Task statement> Set down, without alteration, the lines from the one that contains "At what distance" through the final line of the material below.

═════ The input

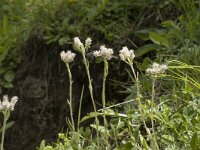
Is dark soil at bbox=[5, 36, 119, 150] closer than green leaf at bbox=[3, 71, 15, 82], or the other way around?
dark soil at bbox=[5, 36, 119, 150]

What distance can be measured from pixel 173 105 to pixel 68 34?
1.74 metres

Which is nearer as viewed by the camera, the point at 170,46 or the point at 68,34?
the point at 170,46

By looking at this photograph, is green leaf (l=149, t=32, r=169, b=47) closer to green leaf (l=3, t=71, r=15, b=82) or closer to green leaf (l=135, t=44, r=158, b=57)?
green leaf (l=135, t=44, r=158, b=57)

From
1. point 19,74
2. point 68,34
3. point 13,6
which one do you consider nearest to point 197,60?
point 68,34

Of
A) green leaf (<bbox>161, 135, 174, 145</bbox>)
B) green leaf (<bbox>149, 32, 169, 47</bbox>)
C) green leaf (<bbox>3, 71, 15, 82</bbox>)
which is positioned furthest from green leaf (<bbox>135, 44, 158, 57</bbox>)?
green leaf (<bbox>161, 135, 174, 145</bbox>)

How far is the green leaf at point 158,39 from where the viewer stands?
129 inches

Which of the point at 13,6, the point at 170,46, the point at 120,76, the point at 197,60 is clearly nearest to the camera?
the point at 197,60

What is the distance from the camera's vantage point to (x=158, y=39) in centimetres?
336

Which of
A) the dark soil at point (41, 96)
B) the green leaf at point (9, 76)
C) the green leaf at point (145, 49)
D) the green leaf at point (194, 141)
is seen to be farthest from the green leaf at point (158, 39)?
the green leaf at point (194, 141)

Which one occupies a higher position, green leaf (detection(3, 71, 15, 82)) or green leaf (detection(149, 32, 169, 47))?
green leaf (detection(149, 32, 169, 47))

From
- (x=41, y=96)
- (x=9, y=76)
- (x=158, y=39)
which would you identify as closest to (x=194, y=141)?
(x=158, y=39)

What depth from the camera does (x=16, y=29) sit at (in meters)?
4.21

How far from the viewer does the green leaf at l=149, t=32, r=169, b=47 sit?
3.29 meters

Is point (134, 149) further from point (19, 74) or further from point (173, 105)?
point (19, 74)
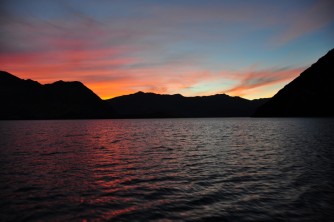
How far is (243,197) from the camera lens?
1978 centimetres

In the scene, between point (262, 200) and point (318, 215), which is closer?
point (318, 215)

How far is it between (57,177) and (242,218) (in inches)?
769

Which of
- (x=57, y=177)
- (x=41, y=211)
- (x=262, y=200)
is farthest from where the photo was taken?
(x=57, y=177)

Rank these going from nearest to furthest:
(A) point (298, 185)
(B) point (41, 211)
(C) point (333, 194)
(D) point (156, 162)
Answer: (B) point (41, 211), (C) point (333, 194), (A) point (298, 185), (D) point (156, 162)

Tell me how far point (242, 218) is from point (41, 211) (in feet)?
41.9

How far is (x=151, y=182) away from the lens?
2500 centimetres

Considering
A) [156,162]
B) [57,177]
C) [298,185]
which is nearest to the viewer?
[298,185]

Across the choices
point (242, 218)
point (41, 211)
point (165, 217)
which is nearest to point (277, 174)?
point (242, 218)

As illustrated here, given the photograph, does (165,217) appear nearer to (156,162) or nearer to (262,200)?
(262,200)

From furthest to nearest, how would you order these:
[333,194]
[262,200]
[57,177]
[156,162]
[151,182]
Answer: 1. [156,162]
2. [57,177]
3. [151,182]
4. [333,194]
5. [262,200]

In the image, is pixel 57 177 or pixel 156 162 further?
pixel 156 162

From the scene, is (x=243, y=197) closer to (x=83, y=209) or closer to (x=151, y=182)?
(x=151, y=182)

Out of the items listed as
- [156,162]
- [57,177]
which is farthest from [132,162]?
[57,177]

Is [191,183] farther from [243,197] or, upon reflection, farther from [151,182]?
[243,197]
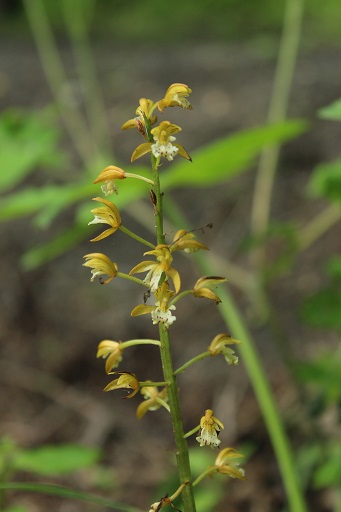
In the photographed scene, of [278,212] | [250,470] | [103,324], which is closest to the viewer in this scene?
[250,470]

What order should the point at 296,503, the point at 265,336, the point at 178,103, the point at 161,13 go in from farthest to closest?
1. the point at 161,13
2. the point at 265,336
3. the point at 296,503
4. the point at 178,103

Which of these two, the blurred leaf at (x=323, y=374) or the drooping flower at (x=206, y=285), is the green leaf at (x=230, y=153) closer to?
the blurred leaf at (x=323, y=374)

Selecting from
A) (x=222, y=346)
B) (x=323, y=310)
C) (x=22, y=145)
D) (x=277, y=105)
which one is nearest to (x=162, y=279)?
(x=222, y=346)

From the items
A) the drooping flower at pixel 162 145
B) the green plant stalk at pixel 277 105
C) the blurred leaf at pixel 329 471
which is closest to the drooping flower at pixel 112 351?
the drooping flower at pixel 162 145

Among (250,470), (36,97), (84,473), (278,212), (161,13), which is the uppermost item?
(161,13)

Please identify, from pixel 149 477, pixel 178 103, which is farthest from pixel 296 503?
pixel 149 477

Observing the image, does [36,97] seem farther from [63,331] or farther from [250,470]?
[250,470]
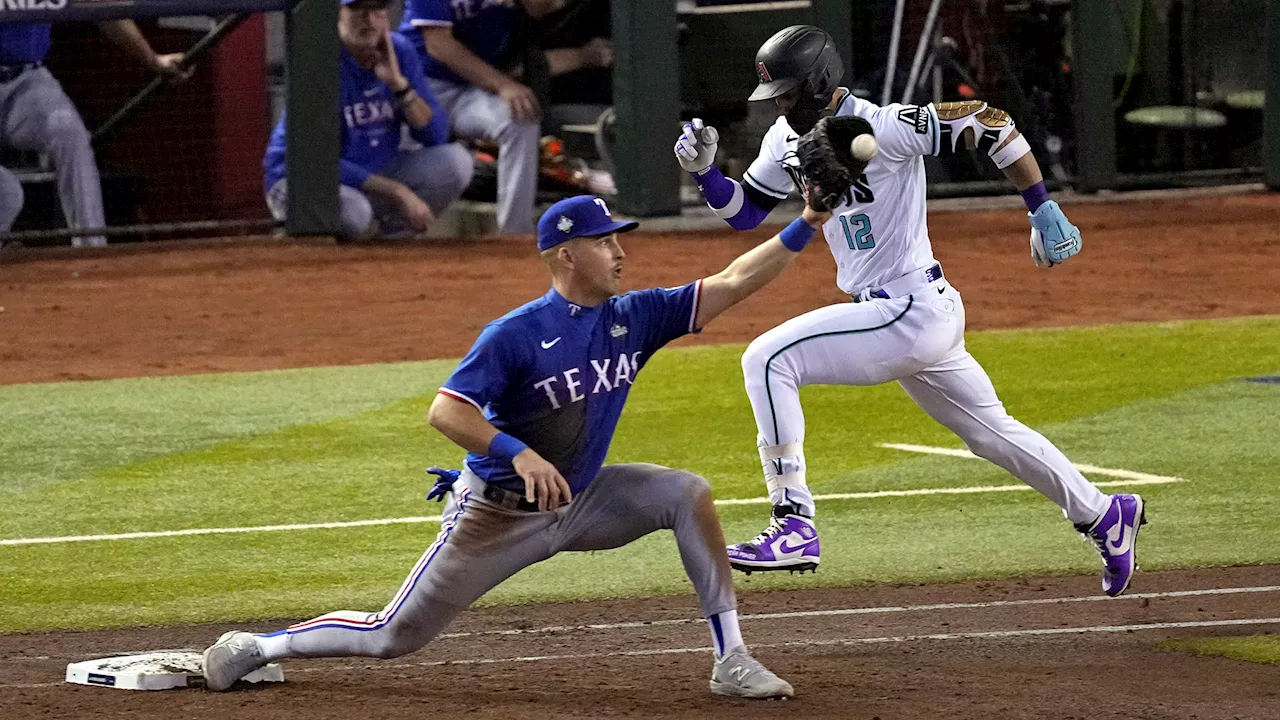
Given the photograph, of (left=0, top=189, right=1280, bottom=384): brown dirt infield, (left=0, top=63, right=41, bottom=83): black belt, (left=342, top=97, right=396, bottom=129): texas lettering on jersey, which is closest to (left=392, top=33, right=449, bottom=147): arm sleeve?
(left=342, top=97, right=396, bottom=129): texas lettering on jersey

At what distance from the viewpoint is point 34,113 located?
44.4ft

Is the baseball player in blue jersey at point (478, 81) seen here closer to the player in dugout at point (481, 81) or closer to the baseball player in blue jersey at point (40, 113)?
the player in dugout at point (481, 81)

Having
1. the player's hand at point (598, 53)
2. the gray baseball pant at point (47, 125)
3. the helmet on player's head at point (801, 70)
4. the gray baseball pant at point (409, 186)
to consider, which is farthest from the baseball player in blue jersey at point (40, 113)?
the helmet on player's head at point (801, 70)

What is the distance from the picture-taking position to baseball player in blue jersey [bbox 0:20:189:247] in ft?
44.2

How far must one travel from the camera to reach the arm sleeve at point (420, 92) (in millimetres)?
13922

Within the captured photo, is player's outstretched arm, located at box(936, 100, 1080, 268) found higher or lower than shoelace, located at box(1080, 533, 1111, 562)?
higher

══════════

Final answer>
At what distance from the viewpoint is point 34,113 located?
44.4ft

Is the baseball player in blue jersey at point (478, 81) seen here closer to the player in dugout at point (481, 81) or closer to the baseball player in blue jersey at point (40, 113)?
the player in dugout at point (481, 81)

Having
1. the player's hand at point (598, 53)
2. the gray baseball pant at point (47, 125)
3. the helmet on player's head at point (801, 70)
4. the gray baseball pant at point (409, 186)
to consider, which is farthest from the baseball player in blue jersey at point (40, 113)?
the helmet on player's head at point (801, 70)

What is the distance from the picture-taking position to baseball player in blue jersey [bbox 0:20:189:247] in ft?
44.2

How far must one travel from the camera to reach the arm sleeve at point (420, 92) (in millimetres)?
13922

Within the captured photo, is player's outstretched arm, located at box(936, 100, 1080, 268) found higher or lower than shoelace, located at box(1080, 533, 1111, 562)?
higher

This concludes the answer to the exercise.